Photo courtesy of http://www.ramonaspainting.com

Elephant Painting

  1. Mike, you are spot-on as usual! I also get a huge sense of fulfillment when I see the stubbornness fade away and excitement set in. We need to re-think the way we are staffing our practices, and begin incorporating these tools in our day-to-day communications while making sure we are hiring the right people to use these new communication tools on our business’ behalf. That way, veterinarians can continue to do what they love to do. DVMs aren’t afraid to let receptionists answer their phones so they shouldn’t be afraid to allow trained, responsible team members to manage their social media.

    1. Hi Brenda, You are spot on about re-thinking the way we staff our practices. That is a whole other subject. Would you want to join me in a podcast to discuss this? I am sure with your experience you would have some excellent insight into this.

      1. I’d love to! Just email me directly and we’ll get something scheduled.

  2. Great write up Mike! I am having trouble getting the 50+ guys on line let alone talking about social media. Still want to meet with you. Just got real busy leading up to Christmas the got really sick with the flu. Bob

    1. Hi Bob, sorry to hear. I am around so give me a shout when you are in town next. Thanks for pointing out the typo.
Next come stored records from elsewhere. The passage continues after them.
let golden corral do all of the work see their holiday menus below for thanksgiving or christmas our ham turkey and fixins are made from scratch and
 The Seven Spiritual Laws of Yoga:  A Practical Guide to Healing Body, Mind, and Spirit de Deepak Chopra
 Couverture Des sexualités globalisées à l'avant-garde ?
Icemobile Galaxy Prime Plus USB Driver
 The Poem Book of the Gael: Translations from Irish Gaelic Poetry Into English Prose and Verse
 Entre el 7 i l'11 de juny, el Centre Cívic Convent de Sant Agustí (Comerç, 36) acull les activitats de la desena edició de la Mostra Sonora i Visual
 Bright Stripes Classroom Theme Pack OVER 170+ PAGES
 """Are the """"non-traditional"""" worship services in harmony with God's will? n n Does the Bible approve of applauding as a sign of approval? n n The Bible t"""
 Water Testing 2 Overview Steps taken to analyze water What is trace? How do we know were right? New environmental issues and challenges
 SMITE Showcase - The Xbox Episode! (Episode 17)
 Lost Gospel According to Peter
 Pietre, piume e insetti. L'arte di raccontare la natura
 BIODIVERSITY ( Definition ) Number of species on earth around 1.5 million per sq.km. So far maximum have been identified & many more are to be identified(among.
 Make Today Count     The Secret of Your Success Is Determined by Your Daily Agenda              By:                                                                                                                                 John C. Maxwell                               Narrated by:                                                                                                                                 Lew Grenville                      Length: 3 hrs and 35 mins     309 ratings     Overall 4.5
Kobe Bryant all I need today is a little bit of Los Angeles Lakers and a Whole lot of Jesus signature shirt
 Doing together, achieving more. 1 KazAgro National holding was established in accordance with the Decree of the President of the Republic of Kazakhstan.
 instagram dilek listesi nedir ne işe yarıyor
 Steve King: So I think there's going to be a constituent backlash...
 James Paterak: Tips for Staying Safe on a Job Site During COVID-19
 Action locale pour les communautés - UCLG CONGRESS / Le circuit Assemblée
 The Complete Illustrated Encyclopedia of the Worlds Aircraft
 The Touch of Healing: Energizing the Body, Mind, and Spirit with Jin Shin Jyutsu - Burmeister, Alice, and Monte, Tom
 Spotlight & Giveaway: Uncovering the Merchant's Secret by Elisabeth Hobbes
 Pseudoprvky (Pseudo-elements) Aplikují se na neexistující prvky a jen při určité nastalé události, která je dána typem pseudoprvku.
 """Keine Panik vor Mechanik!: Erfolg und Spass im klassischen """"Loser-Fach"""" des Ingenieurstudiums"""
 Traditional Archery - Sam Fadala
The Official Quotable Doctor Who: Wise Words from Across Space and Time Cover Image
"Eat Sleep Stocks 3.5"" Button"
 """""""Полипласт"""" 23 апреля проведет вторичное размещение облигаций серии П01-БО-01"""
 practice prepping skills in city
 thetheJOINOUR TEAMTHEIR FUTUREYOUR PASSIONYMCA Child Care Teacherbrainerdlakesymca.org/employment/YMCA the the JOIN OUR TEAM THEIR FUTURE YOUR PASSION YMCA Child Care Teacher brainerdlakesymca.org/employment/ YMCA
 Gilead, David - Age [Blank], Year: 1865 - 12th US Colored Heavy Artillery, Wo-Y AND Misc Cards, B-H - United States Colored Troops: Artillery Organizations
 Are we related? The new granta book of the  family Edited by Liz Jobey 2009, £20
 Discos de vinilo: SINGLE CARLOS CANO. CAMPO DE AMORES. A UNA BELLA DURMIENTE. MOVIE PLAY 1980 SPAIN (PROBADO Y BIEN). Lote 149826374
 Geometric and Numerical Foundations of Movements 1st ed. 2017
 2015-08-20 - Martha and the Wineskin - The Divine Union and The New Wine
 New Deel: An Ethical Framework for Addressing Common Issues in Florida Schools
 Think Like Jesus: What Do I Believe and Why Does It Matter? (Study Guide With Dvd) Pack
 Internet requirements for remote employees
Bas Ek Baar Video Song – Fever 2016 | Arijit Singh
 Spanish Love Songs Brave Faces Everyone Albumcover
  3. You are right yet we don’t realize if we don’t embrace this form of connecting with our clients we will look very behind the times. Don’t get me started on how poorly most animal hospital websites are. This is a lot bigger issue than most veterinarians realize. Have you seen Banfield’s website- they certainly get it!!

    1. Hi Rebecca,
      Thanks for your comments. I agree about websites. Some are truly cringe worthy. Hopefully, discussions like we are having will spur others on.


  4. Hello Mike,
    Many thanks for the blog. It seems veterinarians need to take care in the photos they post or support in their social media. Photos that are displays questionable ethical issues should be carefully considered. Photos posted by veterinarians of tail-docked horses, ear-trimmed dogs, and declawed cats reflect poorly on the ethics of those veterinarians, as those surgical interventions have serious ethical and animal welfare implications. Of course, all of those practices are banned or illegal in all civilized countries except Canada and the United States.